If we told you the German pilot is looking for ways to optimise the energy supply chain via flexibility, advanced energy management systems, energy communities and a flexibility bridge, one might think: "Oh wow, they used a lot of fancy words here”. But no worries, in this article we will guide you through the jungle of terms and concepts with strange names, depicting what is being sought after in the German FEVER Pilot.
Let’s start with flexibility. Flexibility refers to the way energy systems can adjust to changes, planned or not, and still be capable to safely and continuously provide energy to all users. So, even in an event of dark doldrums or an unexpectedly high demand, the system is still able to provide as much electricity as is needed. This is essential, as the demand and the provision of electricity always need to match each other because the grid cannot store electricity. You can imagine that this needs to work quickly, reliably, and accurately – which can hardly be done by one or several persons.

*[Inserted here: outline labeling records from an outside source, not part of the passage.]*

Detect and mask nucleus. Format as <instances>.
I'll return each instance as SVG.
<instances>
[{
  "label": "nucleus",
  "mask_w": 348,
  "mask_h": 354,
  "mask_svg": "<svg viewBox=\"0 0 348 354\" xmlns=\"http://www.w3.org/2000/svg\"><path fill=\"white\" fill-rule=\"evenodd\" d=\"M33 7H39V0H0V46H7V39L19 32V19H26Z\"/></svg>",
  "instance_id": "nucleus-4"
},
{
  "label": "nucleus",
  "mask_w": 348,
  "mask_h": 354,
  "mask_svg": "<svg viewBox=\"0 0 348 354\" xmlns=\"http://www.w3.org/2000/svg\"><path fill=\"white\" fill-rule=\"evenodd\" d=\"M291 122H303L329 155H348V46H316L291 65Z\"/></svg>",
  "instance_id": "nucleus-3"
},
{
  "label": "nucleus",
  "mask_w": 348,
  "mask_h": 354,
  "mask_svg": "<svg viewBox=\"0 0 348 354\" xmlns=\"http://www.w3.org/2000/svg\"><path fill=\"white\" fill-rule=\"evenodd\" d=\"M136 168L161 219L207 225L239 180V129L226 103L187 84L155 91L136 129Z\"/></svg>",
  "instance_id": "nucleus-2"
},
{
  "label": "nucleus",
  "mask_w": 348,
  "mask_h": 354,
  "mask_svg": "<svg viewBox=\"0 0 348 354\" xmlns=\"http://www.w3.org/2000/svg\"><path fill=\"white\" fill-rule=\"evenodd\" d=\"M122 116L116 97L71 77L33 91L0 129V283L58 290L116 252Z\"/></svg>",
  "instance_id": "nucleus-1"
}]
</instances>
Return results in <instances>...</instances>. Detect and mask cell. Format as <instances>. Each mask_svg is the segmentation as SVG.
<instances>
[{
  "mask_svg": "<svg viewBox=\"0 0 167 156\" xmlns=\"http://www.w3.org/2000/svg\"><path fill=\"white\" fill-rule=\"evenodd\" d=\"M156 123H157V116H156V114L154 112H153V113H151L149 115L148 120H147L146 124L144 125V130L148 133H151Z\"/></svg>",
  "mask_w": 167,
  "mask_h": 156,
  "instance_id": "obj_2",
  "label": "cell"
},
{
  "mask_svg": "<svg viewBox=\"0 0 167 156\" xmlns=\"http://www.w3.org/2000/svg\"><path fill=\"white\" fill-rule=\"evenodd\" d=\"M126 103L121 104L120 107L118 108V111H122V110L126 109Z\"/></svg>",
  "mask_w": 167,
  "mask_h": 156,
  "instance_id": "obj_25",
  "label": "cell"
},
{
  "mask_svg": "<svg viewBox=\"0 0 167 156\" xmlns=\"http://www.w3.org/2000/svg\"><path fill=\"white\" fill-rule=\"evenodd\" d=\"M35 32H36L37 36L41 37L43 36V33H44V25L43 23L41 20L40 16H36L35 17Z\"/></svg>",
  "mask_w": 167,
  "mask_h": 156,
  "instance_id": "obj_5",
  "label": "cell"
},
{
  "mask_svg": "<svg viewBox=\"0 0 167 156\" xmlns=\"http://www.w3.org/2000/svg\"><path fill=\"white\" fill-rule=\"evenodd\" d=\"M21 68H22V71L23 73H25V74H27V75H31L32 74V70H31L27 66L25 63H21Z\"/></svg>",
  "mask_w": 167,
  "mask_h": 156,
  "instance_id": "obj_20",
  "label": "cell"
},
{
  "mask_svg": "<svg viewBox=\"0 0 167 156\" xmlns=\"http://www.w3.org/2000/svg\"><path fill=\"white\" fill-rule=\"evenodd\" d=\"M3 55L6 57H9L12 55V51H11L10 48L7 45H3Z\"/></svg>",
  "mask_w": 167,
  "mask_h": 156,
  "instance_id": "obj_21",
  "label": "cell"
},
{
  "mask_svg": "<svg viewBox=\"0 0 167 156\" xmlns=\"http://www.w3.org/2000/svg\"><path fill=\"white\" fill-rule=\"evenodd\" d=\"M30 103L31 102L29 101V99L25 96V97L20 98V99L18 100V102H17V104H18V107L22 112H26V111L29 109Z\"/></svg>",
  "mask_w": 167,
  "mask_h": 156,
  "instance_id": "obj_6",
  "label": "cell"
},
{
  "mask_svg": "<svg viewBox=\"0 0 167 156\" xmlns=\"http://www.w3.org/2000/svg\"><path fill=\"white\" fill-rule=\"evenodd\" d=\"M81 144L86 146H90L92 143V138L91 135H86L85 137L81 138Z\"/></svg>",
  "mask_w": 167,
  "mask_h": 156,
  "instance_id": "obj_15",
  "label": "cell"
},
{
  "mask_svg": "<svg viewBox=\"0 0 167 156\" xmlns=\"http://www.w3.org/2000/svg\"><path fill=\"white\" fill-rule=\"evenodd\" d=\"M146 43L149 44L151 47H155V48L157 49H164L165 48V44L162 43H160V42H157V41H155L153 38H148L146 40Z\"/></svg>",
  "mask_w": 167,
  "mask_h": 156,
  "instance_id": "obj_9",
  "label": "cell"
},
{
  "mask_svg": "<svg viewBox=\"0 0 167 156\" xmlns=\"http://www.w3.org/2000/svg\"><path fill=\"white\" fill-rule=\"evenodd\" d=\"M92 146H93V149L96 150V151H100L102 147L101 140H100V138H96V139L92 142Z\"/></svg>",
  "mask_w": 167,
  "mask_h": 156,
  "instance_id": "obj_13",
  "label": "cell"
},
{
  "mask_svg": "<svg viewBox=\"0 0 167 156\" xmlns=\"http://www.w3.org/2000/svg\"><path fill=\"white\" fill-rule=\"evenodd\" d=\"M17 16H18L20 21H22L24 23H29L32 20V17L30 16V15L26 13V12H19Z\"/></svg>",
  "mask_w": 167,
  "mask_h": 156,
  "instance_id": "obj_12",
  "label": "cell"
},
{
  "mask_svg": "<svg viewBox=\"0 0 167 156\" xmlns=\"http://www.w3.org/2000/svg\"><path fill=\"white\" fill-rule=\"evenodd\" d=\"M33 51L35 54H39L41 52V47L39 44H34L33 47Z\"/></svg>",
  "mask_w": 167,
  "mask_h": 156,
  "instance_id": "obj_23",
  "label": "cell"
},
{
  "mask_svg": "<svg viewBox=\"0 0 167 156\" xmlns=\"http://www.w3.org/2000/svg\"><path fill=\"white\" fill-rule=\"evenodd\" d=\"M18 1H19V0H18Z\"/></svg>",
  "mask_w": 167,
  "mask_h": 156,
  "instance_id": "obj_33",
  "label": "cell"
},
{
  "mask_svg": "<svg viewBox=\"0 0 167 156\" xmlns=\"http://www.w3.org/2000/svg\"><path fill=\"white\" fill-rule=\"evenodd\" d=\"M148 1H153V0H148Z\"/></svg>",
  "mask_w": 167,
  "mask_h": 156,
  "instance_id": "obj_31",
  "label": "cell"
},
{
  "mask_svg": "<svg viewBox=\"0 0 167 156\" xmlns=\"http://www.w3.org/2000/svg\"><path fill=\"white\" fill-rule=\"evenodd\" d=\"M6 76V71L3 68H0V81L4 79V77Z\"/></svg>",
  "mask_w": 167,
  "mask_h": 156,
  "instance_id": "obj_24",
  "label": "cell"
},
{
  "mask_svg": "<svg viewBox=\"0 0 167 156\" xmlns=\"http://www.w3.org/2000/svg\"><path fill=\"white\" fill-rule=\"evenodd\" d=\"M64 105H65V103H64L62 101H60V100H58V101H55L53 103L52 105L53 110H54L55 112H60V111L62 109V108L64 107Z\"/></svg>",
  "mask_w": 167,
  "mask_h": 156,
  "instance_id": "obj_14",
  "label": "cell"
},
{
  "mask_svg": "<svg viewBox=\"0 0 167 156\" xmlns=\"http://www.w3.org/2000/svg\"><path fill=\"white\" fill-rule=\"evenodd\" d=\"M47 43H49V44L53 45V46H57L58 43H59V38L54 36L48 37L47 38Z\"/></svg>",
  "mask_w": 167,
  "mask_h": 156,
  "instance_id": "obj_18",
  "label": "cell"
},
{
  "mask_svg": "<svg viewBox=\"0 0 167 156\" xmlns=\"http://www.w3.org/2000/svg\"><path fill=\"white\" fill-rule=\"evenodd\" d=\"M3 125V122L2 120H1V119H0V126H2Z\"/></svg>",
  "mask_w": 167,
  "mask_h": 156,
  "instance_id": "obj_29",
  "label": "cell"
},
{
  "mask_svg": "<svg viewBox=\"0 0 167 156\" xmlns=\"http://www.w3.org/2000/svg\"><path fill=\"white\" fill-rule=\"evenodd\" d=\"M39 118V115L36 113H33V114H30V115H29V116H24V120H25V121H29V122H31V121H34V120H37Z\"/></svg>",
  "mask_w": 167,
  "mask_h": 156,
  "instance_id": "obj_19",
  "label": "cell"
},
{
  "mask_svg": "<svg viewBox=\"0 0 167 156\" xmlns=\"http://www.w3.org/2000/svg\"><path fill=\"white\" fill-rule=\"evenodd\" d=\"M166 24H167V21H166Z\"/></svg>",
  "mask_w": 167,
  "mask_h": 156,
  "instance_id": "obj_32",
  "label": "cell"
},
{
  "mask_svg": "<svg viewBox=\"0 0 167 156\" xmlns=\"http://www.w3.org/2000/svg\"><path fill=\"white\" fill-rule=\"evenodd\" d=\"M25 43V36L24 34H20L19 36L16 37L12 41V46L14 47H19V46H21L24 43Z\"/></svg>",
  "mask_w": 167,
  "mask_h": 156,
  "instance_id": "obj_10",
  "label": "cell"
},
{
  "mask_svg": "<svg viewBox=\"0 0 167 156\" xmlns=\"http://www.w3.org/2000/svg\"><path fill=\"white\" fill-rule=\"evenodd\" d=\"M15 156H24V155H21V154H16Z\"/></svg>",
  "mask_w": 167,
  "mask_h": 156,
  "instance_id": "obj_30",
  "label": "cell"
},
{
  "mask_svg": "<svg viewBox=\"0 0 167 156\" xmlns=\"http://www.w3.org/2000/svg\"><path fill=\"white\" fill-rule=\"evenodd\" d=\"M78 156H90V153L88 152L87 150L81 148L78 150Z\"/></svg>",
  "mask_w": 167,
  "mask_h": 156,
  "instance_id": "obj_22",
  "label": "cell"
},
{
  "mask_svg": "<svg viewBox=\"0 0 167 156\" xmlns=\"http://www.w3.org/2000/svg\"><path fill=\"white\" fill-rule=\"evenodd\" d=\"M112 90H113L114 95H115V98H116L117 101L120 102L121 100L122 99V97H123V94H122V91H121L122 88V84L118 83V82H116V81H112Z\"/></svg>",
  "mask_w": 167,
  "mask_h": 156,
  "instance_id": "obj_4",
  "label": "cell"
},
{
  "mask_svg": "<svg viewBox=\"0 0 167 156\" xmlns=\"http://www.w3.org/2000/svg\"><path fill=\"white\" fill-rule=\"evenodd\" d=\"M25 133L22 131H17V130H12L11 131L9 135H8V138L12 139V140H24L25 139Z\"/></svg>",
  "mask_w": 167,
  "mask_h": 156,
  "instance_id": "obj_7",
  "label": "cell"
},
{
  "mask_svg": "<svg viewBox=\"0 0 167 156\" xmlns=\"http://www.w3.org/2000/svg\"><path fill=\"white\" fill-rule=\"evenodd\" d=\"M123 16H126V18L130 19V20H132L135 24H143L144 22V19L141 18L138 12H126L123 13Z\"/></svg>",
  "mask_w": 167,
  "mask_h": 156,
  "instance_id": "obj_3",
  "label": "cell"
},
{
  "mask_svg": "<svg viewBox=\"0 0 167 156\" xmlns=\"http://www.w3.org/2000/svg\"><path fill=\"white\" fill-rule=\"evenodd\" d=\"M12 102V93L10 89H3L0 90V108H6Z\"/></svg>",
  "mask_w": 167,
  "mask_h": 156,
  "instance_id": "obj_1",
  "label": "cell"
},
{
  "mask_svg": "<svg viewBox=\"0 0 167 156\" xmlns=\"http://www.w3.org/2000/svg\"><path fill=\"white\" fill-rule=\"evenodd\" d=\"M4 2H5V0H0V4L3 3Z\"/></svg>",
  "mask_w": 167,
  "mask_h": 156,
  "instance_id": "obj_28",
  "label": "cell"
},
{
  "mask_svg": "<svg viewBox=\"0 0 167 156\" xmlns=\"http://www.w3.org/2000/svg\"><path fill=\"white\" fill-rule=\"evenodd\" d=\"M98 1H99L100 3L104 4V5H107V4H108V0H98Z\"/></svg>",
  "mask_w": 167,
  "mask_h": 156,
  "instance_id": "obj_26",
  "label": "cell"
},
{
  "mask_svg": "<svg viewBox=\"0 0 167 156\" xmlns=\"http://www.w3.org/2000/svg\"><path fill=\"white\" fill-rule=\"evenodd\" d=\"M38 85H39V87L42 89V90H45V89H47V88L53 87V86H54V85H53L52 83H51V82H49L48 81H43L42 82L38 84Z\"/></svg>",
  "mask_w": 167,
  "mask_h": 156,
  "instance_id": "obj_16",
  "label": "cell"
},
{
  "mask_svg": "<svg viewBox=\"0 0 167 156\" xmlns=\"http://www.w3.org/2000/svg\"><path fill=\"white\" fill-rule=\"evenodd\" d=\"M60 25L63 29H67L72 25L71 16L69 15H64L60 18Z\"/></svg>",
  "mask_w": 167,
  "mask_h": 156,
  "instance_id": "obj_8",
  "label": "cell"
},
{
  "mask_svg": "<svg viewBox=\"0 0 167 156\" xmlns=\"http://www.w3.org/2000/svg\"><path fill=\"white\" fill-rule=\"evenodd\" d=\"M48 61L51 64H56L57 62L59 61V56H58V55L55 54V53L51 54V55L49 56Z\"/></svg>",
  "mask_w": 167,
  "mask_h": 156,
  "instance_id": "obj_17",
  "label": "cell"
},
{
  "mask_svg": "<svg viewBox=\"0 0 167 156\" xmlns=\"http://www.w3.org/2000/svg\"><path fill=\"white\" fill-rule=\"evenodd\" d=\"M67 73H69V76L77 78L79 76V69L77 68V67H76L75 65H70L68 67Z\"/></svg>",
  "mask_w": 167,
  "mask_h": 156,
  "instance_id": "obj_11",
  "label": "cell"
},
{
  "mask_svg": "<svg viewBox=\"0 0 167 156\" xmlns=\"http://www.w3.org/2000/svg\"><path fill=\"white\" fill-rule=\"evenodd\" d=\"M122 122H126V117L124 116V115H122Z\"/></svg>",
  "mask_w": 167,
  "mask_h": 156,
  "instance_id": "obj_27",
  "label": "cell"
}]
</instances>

Here, an advanced energy management system (EMS) comes into play. Such a system is able to gather consumption and production data while aiming at optimising the two parameters – remember keeping the balance mentioned above. This applies to both customers and producers, therefore the whole supply chain. The management system can remotely and automatically control all registered assets and it does not matter whether it is a solar panel, batteries, or a fridge.
The second important concept is an energy community. This term refers to a wide range of various actions that involve citizens’ participation in the energy supply chain, while exchanging energy with other community peers holds a great value in what is called "Peer-to-Peer” trading. In such an energy community a citizen producing energy can possibly share it with his or her fellow neighbours or other participants in the community in need of it. Also, it is possible to offer the use of electricity when there is a surplus production. This leads to the effect that local networks can take over the balancing of the energy demand on their own, while the overall grid is relieved in this duty.
The German pilot aims at implementing those two concepts in a creative way:
Imagine having two of such above-mentioned energy communities equipped with state-of-the-art energy management system in two towns. But these towns are more than 100 km apart from each other. "Why is this so special or important?”, you might ask. Well, in FEVER we want to establish and test a way for the two energy communities for that they cannot only operate locally, but rather communicate and exchange energy, as well as flexibility between them. Isn’t this cool? Just like we are no longer bound to working in one place – thank you home office – electricity and flexibility trading can be done remotely, too. Say what! For this purpose, an energy exchange mechanism is established – a so-called "Flexi-Bridge”. This flexibility bridge connects the two communities and enables trading between them. While doing this, already installed EMS communicate with a special tool developed within FEVER capable of coordinating Flexibility Service, Forecasting and many other applications. This tool is called a DSO Toolbox which is developed during the project, too.